Bicycling (South Africa)


- – Matt Phillips

A single-speed is inexpensiv­e.

This is relative, of course; but generally speaking a single-speed will be cheaper than its geared peers, simply because it has a less complicate­d design and fewer moving parts. It’s also cheaper to own: you don’t have to replace expensive shifters or derailleur­s, or even cables and housings.

Single-speeding is low-maintenanc­e.

There’s less stuff going on with a single-speed, and less stuff means less to maintain. Go rigid, and the only routine maintenanc­e you'll need to do is air up the tyres, lube the chain, and check the brake pads occasional­ly.

You’ll get a fresh look at your favourite trails.

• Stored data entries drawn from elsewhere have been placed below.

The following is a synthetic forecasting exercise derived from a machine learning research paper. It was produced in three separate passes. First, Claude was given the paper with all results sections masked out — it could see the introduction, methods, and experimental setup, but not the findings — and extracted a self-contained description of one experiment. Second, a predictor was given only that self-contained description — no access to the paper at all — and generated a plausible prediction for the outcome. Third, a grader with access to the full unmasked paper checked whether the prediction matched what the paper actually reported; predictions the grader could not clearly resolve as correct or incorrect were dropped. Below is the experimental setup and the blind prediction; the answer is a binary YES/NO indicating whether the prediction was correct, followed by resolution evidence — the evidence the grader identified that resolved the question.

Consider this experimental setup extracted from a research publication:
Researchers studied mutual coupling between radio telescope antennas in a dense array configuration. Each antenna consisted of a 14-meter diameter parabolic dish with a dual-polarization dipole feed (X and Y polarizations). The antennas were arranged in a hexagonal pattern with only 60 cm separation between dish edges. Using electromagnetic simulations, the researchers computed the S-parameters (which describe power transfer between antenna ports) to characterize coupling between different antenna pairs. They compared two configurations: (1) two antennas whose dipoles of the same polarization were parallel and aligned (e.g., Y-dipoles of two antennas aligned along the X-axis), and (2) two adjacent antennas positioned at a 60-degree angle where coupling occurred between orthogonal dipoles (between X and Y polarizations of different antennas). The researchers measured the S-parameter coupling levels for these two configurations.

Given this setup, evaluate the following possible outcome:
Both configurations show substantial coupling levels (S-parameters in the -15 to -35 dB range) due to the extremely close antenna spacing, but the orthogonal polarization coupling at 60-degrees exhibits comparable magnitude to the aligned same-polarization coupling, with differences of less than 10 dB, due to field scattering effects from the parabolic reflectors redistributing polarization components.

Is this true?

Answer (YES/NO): NO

A single-speed is great for combating burnout. Ridden the same trail a million times? Try it with no gears, and the challenge will refresh and motivate you. You’ll discover things about the trail you never noticed on your geared bike.

You will learn all there is to know about momentum.

When you can’t change gears, there’s no easy spinning at slow speeds. If you bog on a single-speed, you have to either power out of it, or stop and walk. Consequent­ly, you will begin to ride in ways that maintain momentum, which means choosing better lines, building speed at every opportunit­y, and braking less. When you apply the lessons learned to your geared bike, you’ll be smoother and faster than ever.

A single-speed is calming.

Single-speeds are usually very quiet. When you combine a quiet and smooth drivetrain with the riding style you will naturally adopt – a flowing, swooping style that maintains your momentum – you get a riding experience that is enjoyably meditative.

They're great for improving strength and fitness.

Riding a geared bike can make you lazy in some ways: you stay seated a lot, and you can spin a highly efficient low-torque, high-cadence stroke. A single-speed doesn’t let you get away with easy riding. You need to stand up and grind out hightorque, low-cadence revolution­s, and you’ll have to pull the bars and thrust your body to keep the bike moving.